Please recast every line of the records below as a numbered list, skipping blank lines and omitting the pictures.

(Questions about scenes in pictures)
== == ==

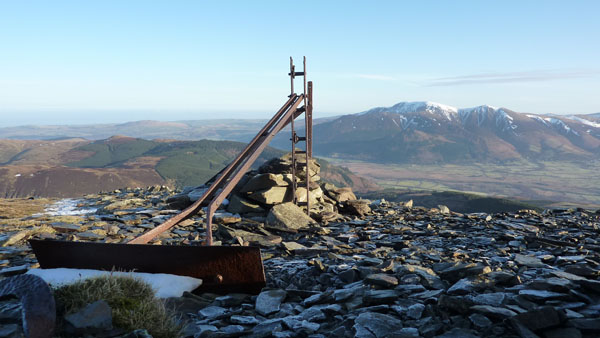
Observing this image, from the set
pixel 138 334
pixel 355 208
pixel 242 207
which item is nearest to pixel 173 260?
pixel 138 334

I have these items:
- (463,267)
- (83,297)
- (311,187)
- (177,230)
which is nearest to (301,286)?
(463,267)

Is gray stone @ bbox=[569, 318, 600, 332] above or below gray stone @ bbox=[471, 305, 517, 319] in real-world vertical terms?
above

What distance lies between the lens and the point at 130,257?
21.0 ft

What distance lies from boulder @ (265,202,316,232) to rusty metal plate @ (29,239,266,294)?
5603 mm

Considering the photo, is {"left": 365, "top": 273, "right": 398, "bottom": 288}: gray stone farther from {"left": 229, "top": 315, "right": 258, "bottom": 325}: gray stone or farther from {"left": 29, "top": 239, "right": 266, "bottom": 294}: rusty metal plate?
{"left": 229, "top": 315, "right": 258, "bottom": 325}: gray stone

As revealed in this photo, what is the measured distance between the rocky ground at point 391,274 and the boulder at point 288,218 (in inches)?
5.2

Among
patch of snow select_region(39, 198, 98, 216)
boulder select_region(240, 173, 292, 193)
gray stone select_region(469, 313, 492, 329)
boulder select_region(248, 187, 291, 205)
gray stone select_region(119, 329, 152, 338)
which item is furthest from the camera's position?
patch of snow select_region(39, 198, 98, 216)

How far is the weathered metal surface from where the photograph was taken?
411 centimetres

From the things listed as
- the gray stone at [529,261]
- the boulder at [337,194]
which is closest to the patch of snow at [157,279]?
the gray stone at [529,261]

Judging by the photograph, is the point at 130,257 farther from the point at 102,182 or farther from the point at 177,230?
the point at 102,182

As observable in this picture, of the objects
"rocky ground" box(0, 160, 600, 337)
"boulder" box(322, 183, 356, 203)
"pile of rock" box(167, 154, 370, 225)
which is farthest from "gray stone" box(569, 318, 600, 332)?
"boulder" box(322, 183, 356, 203)

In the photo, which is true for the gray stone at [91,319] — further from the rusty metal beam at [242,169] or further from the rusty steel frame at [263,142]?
the rusty steel frame at [263,142]

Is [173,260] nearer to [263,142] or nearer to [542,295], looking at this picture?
[263,142]

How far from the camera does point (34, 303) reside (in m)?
4.31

== == ==

* RIGHT ANSWER
1. Observing this image, from the set
2. pixel 138 334
3. pixel 355 208
4. pixel 242 207
5. which item is nearest to pixel 173 260?
6. pixel 138 334
7. I have these items:
8. - (463,267)
9. - (83,297)
10. - (311,187)
11. - (177,230)
12. which is nearest to (301,286)?
13. (463,267)
14. Is gray stone @ bbox=[569, 318, 600, 332] above or below gray stone @ bbox=[471, 305, 517, 319] in real-world vertical terms?
15. above
16. What distance lies between the lens and the point at 130,257?
17. 21.0 ft
18. What distance lies from boulder @ (265,202,316,232) to rusty metal plate @ (29,239,266,294)?
19. 5603 mm
20. Considering the photo, is {"left": 365, "top": 273, "right": 398, "bottom": 288}: gray stone farther from {"left": 229, "top": 315, "right": 258, "bottom": 325}: gray stone or farther from {"left": 29, "top": 239, "right": 266, "bottom": 294}: rusty metal plate?
21. {"left": 229, "top": 315, "right": 258, "bottom": 325}: gray stone
22. As revealed in this photo, what is the measured distance between the rocky ground at point 391,274 and the boulder at point 288,218 (in inches)?
23. 5.2
24. Among
25. patch of snow select_region(39, 198, 98, 216)
26. boulder select_region(240, 173, 292, 193)
27. gray stone select_region(469, 313, 492, 329)
28. boulder select_region(248, 187, 291, 205)
29. gray stone select_region(119, 329, 152, 338)
30. which item is furthest from the camera's position?
31. patch of snow select_region(39, 198, 98, 216)
32. How far is the weathered metal surface from where the photograph was taken?
33. 411 centimetres
34. From the things listed as
35. - the gray stone at [529,261]
36. - the boulder at [337,194]
37. which is closest to the patch of snow at [157,279]?
38. the gray stone at [529,261]
39. Judging by the photograph, is the point at 130,257 farther from the point at 102,182 or farther from the point at 177,230?
40. the point at 102,182
41. As observable in this picture, of the objects
42. "rocky ground" box(0, 160, 600, 337)
43. "boulder" box(322, 183, 356, 203)
44. "pile of rock" box(167, 154, 370, 225)
45. which is farthest from "gray stone" box(569, 318, 600, 332)?
46. "boulder" box(322, 183, 356, 203)
47. In the photo, which is true for the gray stone at [91,319] — further from the rusty metal beam at [242,169] or further from the rusty steel frame at [263,142]?
48. the rusty steel frame at [263,142]
49. Is [173,260] nearer to [263,142] or nearer to [542,295], looking at this picture?
50. [263,142]
51. How far from the camera does point (34, 303) reside (in m)?
52. 4.31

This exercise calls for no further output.